Laddering is a popular technique for polyglots everywhere. If you’re trying to learn more than one language, this can be an incredibly helpful way to avoid mixing languages and vocabulary while you are learning. We are going to show you why you might want to incorporate the laddering technique into your next lesson plan.
What is the laddering technique?
Popularly used business management, laddering for language learning means that you use a different base language as the jumping off point for each new language. Sounds complicated? It’s not really. Let’s say you’re a native English speaker who wants to improve their language skills. You’ve gotten pretty good at speaking French and you would consider yourself close to fluent. If you want to learn Spanish next, don’t go back to English as your starting point. Even though its your native language, you’ll always be making the same references for both French and Spanish. The laddering technique means that you use French as your jumping off point for learning Spanish. So you always refer to the French word when learning about new Spanish words, phrases, and grammar points. This makes it easier to think about Spanish when you are trying to keep your languages straight and, bonus, makes you better at thinking in French.
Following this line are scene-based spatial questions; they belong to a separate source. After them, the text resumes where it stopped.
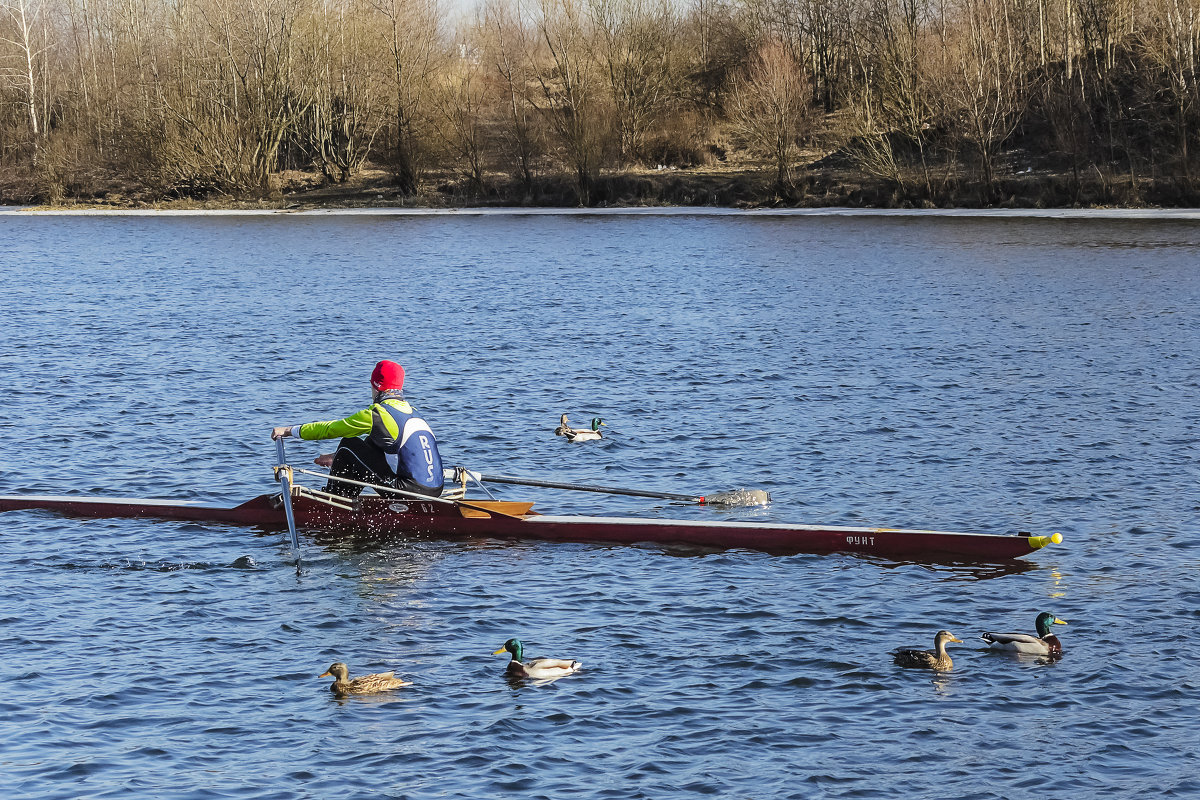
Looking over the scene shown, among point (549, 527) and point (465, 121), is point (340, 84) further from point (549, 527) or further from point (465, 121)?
point (549, 527)

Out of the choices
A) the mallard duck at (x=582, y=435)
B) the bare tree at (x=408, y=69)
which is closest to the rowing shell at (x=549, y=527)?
the mallard duck at (x=582, y=435)

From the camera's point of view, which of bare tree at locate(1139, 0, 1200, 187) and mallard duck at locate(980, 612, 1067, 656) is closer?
mallard duck at locate(980, 612, 1067, 656)

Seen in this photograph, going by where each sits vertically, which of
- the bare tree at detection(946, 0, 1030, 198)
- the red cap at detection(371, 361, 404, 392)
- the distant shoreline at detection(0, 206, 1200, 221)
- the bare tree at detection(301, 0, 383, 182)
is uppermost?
the bare tree at detection(301, 0, 383, 182)

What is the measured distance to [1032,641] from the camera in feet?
34.6

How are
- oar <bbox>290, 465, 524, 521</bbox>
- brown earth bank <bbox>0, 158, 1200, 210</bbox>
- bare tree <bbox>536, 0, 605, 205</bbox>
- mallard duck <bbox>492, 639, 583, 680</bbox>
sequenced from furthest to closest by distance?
bare tree <bbox>536, 0, 605, 205</bbox> → brown earth bank <bbox>0, 158, 1200, 210</bbox> → oar <bbox>290, 465, 524, 521</bbox> → mallard duck <bbox>492, 639, 583, 680</bbox>

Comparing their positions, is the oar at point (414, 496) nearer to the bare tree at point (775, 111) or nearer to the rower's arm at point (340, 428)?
the rower's arm at point (340, 428)

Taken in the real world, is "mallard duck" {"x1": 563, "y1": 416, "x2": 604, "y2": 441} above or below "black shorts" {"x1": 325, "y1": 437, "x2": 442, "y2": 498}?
below

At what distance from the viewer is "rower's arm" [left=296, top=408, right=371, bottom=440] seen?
1340 centimetres

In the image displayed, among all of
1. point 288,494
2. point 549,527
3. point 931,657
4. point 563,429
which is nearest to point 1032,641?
point 931,657

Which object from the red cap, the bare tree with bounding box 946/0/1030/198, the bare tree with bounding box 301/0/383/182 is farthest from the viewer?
the bare tree with bounding box 301/0/383/182

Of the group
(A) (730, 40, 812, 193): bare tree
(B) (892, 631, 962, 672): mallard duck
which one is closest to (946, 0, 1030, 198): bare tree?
(A) (730, 40, 812, 193): bare tree

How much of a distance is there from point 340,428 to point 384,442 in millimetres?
486

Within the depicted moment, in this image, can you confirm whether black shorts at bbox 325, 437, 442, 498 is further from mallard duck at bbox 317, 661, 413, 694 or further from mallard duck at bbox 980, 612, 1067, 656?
mallard duck at bbox 980, 612, 1067, 656

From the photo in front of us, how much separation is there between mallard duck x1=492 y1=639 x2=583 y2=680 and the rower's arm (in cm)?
409
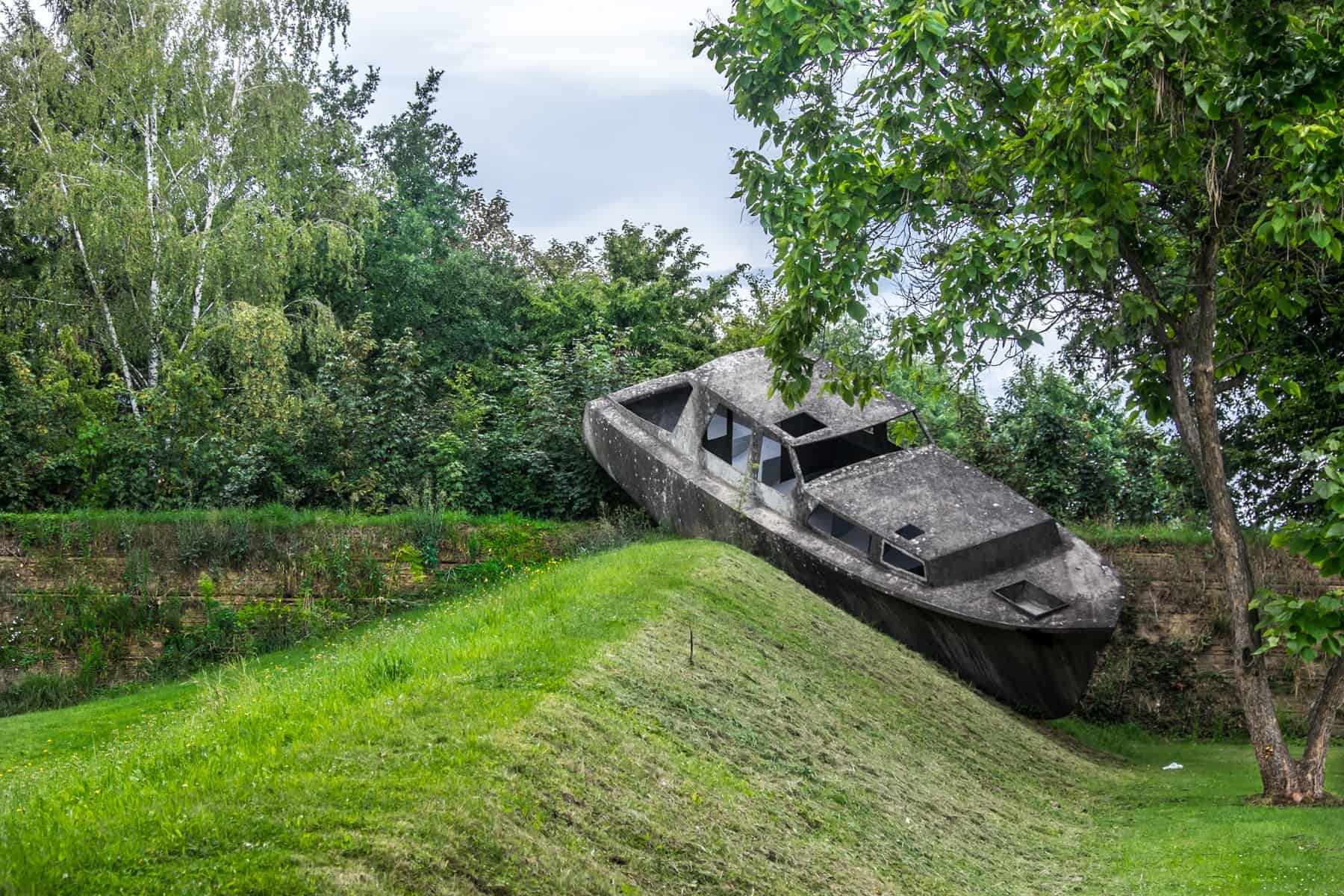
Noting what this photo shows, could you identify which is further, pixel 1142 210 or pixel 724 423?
pixel 724 423

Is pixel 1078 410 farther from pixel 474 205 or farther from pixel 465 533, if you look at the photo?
pixel 474 205

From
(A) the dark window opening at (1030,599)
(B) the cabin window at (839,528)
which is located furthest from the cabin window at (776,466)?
(A) the dark window opening at (1030,599)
Some benefits of using the laddering technique…
- It improves your ability in the language you are laddering from- Because this technique forces you to practice both your new target language and the language you are laddering from, you get a refresh on vocabulary and grammar points and you get practice thinking in that language.
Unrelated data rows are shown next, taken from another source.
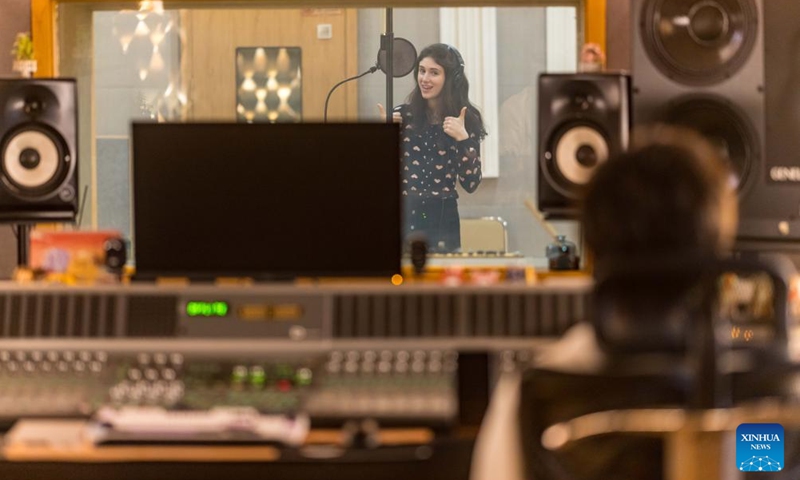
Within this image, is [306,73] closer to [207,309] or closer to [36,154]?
[36,154]

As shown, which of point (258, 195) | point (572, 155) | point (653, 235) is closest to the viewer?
point (653, 235)

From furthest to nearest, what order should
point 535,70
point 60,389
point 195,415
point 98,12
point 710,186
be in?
point 535,70, point 98,12, point 60,389, point 195,415, point 710,186

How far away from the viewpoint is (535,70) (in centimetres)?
348

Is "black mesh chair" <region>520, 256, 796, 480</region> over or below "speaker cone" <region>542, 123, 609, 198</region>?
below

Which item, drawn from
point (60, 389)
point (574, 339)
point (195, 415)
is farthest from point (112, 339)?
point (574, 339)

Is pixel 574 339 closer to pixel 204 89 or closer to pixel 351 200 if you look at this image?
pixel 351 200

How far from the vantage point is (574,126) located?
228 centimetres

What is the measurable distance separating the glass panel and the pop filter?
0.02m

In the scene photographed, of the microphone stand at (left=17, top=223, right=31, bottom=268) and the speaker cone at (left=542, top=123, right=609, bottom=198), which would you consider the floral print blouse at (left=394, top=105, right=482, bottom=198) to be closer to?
the speaker cone at (left=542, top=123, right=609, bottom=198)

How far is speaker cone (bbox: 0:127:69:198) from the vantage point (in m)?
2.28

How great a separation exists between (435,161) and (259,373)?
4.95ft

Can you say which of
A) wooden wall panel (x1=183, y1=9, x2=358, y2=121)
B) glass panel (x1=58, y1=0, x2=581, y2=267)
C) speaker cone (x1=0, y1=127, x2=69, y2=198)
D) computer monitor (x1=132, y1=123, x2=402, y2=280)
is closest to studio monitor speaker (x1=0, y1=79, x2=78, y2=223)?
speaker cone (x1=0, y1=127, x2=69, y2=198)

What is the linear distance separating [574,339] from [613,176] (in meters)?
0.29

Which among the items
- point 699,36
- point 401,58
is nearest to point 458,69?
point 401,58
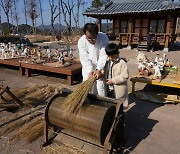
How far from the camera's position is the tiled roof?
41.6ft

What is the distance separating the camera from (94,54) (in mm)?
3123

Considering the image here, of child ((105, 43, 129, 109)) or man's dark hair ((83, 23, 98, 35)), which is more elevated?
man's dark hair ((83, 23, 98, 35))

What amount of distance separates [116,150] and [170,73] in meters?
2.97

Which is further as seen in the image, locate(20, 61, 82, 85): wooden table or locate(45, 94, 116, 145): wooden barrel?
locate(20, 61, 82, 85): wooden table

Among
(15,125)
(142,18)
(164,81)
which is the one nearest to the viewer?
(15,125)

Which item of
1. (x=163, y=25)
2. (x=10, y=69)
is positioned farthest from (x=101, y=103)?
(x=163, y=25)

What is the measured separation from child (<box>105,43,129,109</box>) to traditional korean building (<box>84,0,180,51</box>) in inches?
426

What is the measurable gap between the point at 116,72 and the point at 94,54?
456 millimetres

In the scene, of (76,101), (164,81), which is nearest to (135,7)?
(164,81)

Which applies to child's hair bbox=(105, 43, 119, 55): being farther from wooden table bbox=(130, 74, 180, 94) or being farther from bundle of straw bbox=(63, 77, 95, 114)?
wooden table bbox=(130, 74, 180, 94)

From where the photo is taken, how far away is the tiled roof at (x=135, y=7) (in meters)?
12.7

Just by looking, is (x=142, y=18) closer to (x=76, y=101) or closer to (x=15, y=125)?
(x=15, y=125)

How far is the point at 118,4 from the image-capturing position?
53.8 feet

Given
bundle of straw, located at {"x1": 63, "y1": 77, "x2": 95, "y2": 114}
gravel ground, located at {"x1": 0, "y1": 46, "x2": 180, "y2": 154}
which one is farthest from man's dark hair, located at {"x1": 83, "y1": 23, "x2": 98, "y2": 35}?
gravel ground, located at {"x1": 0, "y1": 46, "x2": 180, "y2": 154}
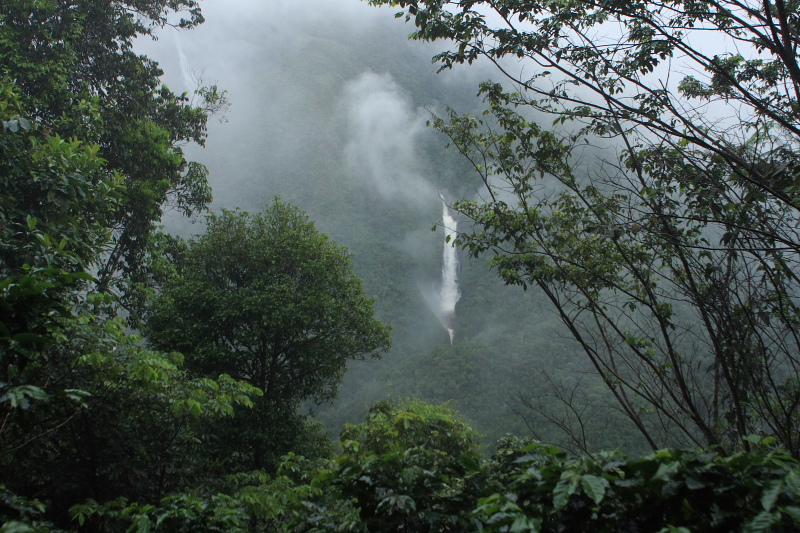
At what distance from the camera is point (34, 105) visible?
7.54 m

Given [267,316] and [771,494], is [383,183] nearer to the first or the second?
[267,316]

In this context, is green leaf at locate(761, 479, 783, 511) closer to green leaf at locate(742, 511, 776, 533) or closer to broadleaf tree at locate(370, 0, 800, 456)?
green leaf at locate(742, 511, 776, 533)

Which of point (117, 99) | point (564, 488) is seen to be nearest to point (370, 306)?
point (117, 99)

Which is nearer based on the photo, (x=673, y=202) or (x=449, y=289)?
(x=673, y=202)

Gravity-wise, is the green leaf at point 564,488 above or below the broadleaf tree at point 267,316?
below

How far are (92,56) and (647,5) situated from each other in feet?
34.9

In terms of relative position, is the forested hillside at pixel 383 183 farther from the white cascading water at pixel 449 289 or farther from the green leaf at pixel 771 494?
the green leaf at pixel 771 494

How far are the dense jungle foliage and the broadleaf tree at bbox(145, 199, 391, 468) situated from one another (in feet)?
0.16

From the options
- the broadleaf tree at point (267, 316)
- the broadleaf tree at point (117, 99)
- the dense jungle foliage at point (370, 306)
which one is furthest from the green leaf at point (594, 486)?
the broadleaf tree at point (117, 99)

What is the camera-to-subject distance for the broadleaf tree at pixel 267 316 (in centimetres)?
822

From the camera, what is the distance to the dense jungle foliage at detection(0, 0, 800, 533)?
1776mm

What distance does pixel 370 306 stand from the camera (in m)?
9.71

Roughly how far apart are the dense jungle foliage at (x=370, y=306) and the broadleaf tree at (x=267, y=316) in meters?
0.05

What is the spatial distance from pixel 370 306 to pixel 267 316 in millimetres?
2170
- Some concepts are clearer in other languages- Not all languages are structured the same, so sometimes laddering can help you make a concept more clear than you could from your native language. Laddering does not have to be an all or nothing thing, making it easy to switch out some concepts or words for ones that make the most sense.
- It’s a great brain boost- If you’re hoping to improve your proficiency in a language you already know by applying it to a new language, laddering is perfect for bridging that gap. It works on multiple levels and forces your brain to do some serious work in fluency.
- It’s good for honing your attention to detail- If you want to really test yourself, you can ladder with two very similar languages. A good example is Spanish and Italian. These languages are fairly similar, but have lots of small differences, like accents and spellings. Learning Italian from Spanish, or vice-versa, can help you pay close attention to all those little differences and truly master both languages.
How to use the laddering technique in your language learning plan?
- Determine how each language is related to one another.
Knowing how each of your target languages connects to each other is incredibly important when learning one while using the other. If your target languages are close to each other, or in the same language family, you’ll want to make sure to watch out for small nuances in each language that may trip you up if you’re not careful. Language families can be a good way to work up to learning all of your target languages without placing too big of a strain on you. This can make it feel more like you’re moving step by step instead of taking large leaps.
- Create a roadmap of the languages you wish to learn and in what order.
After determining how your target languages are related to each other, you can start to put them into an order that works for you. You can either do this systematically by language families or based on how urgently you would like to learn them. If you only think you will end up learning a language or two using the laddering technique, be realistic about this possibility.
- Benchmark your priorities and decide when to move on to the next language.
You’ll probably never feel fully fluent in your target language. There will always be moments when you will hear a new word or phrase and be excited to find out what it means. When you’re using languages in the laddering technique, there comes a point when you have to say you are “fluent enough”. Be sure to set this goal before you start learning so you know when you reach it. Maybe it’s being able to discuss your favorite movies with a native speaker, maybe its hearing a song on the radio and knowing every word. This point will be different for everyone based on their goals. When learning a new language, it’s important to set realistic goals for yourself, so make sure you have benchmarks you can reach and a timetable you can follow.
- Practise the language extensively with a native speaker.
There are so many things that reading and writing just can’t teach you. Practicing with a native speaker gets your brain processing in your target language while helping you to use the language in real life. The hardest part of language learning is speaking, but you have to remember that people will be patient and forgive your first few attempts. Practicing with a native speaker helps you pick up on the nuances of the language, like colloquialisms and pronunciation. This can help you become more fluent in your target language with every conversation.